Stock futures rose Thursday as investors digested corporate earnings that came in better than feared.
Futures tied to the Dow Jones Industrial Averages rose 202 points, or 0.6%. S&P 500 futures added 0.7%, and Nasdaq-100 futures gained 1.1%.
Disney shares gained more than 6% after the company posted smaller-than-expected subscriber losses along with earnings and revenue that beat estimates. PepsiCo advanced nearly 2% on the back of fourth-quarter earnings that came in above Wall Street expectations.
PayPal, Lyft and Expedia will report after the market closes.
Investors have been watching earnings season closely for insight on how companies have fared amid high inflation and clues on how they’re managing going forward. However, this earnings season has been lackluster.
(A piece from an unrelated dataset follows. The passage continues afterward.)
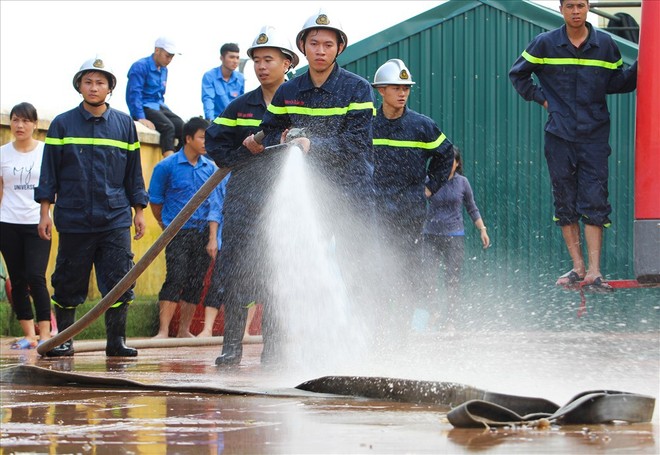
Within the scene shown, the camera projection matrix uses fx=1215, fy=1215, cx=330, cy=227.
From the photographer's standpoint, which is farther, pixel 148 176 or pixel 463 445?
pixel 148 176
So far, 63% of S&P 500 companies have reported fourth-quarter earnings. Of those companies, 69.5% have beaten analyst expectations, FactSet data shows. That beat rate is below a three-year average of 79%, according to data from The Earnings Scout.
Wall Street is coming off a losing session, with the Dow losing 207 points on Wednesday. The S&P 500 slid 1.1%, and the Nasdaq Composite dropped 1.7%.
The next phase of the 2023 rally could depend on the Federal Reserve’s next steps on policy. Earlier this week, Fed Chair Jerome Powell said inflation is easing, but rates could still rise.
“The next level that the rally could go to would be about that 4,300, that gets you back to the August high. But then once we would get to 4,300, we’d be trading at 19 and a half times earnings – that’s really, really expensive, unless you have a Fed that’s actively easing policy,” Cameron Dawson, chief investment officer at NewEdge Wealth, told CNBC’s “Closing Bell: Overtime.”
“The technicals have certainly improved – they look better than at any time in 2022 and so we have to respect that – but from a fundamental perspective, we really see a challenge of getting anywhere north of that,” she added.
In economic data, traders are also keeping an eye on weekly unemployment claims, due out at 8:30 a.m. ET.